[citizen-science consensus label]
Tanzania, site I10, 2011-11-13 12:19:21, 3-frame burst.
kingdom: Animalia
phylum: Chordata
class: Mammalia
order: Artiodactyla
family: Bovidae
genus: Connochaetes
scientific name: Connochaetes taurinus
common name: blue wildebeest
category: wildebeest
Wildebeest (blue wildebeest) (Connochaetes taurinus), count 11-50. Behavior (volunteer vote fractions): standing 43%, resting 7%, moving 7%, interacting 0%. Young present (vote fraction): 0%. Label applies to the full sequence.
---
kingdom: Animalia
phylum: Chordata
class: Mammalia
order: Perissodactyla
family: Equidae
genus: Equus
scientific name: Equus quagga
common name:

-*-*-

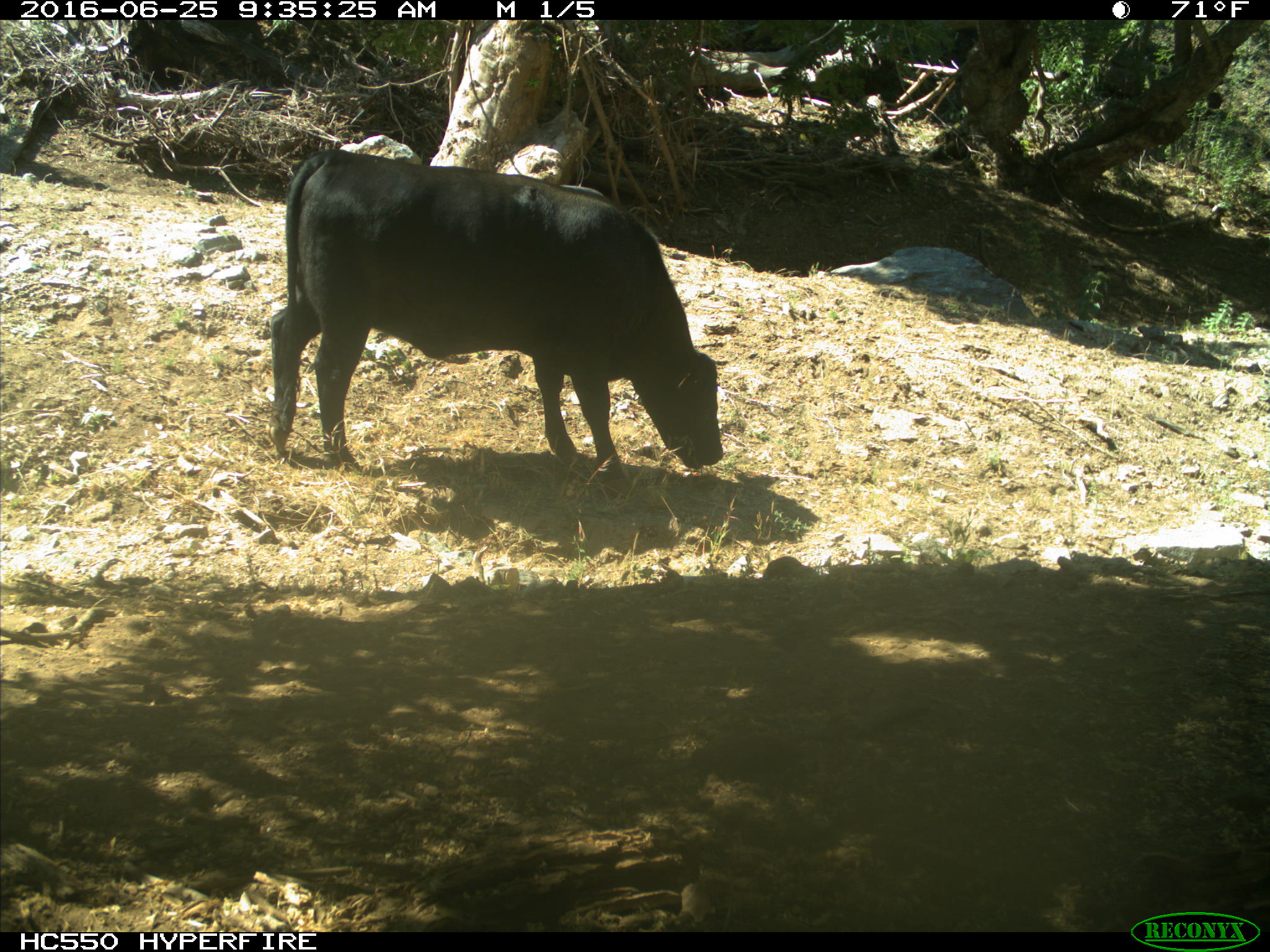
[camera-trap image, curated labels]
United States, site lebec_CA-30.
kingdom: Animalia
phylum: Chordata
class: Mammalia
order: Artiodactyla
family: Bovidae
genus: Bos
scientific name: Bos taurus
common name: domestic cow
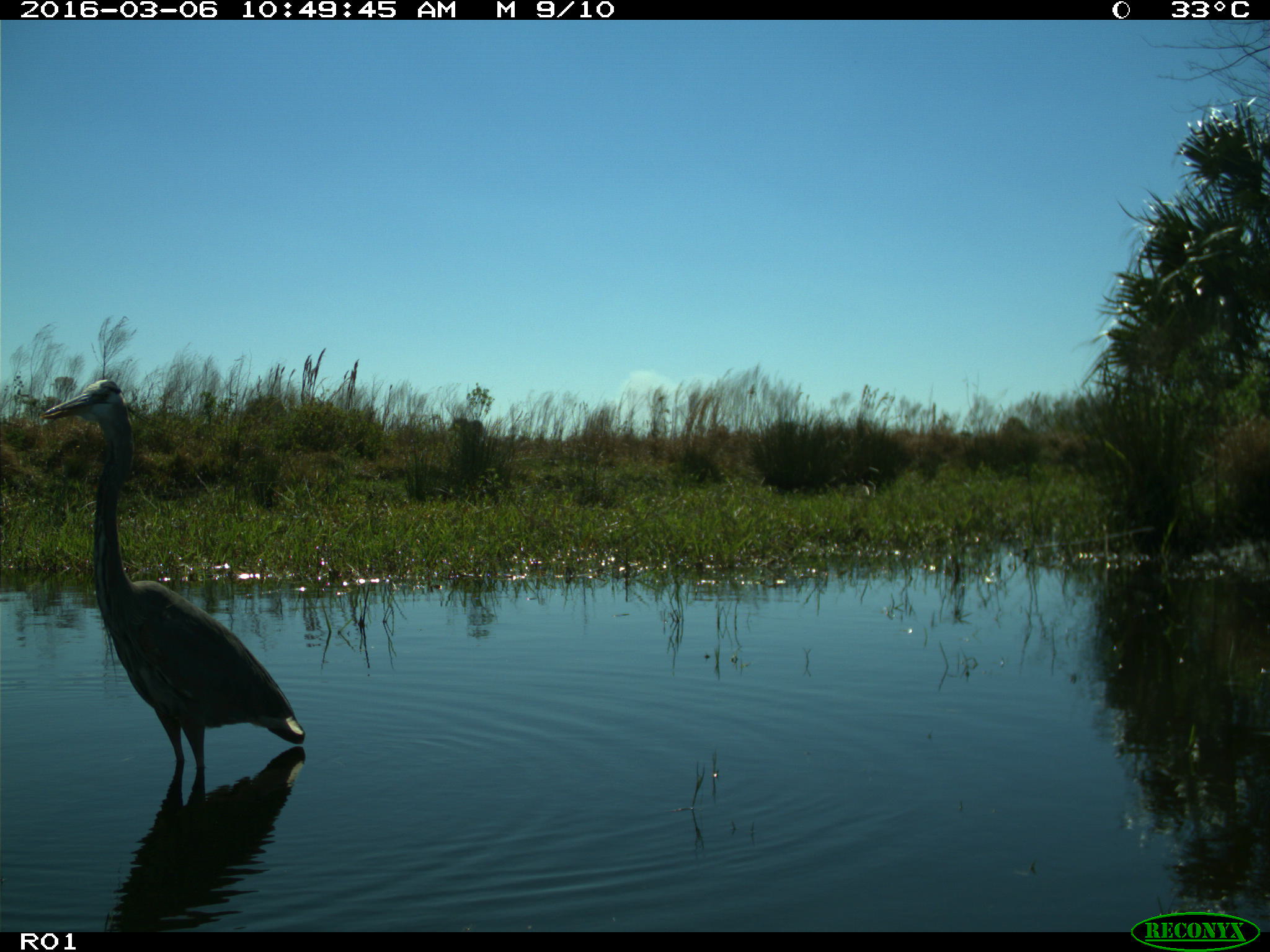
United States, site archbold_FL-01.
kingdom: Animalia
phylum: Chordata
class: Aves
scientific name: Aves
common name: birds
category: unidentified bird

-*-*-

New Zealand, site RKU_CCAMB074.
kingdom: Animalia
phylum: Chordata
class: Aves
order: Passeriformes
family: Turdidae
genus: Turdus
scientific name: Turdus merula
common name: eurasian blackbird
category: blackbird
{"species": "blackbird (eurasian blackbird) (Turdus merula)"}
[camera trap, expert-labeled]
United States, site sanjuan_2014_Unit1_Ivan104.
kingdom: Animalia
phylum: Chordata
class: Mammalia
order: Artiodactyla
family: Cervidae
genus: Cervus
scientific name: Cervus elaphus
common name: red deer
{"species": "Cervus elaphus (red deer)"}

-*-*-

• [TASK OBJECTIVE]: Nothing but the lines holding the word "United" should be returned from the listing above.

• [RESULT FOR THIS TASK]:
United States, site lebec_CA-30.
United States, site archbold_FL-01.
United States, site sanjuan_2014_Unit1_Ivan104.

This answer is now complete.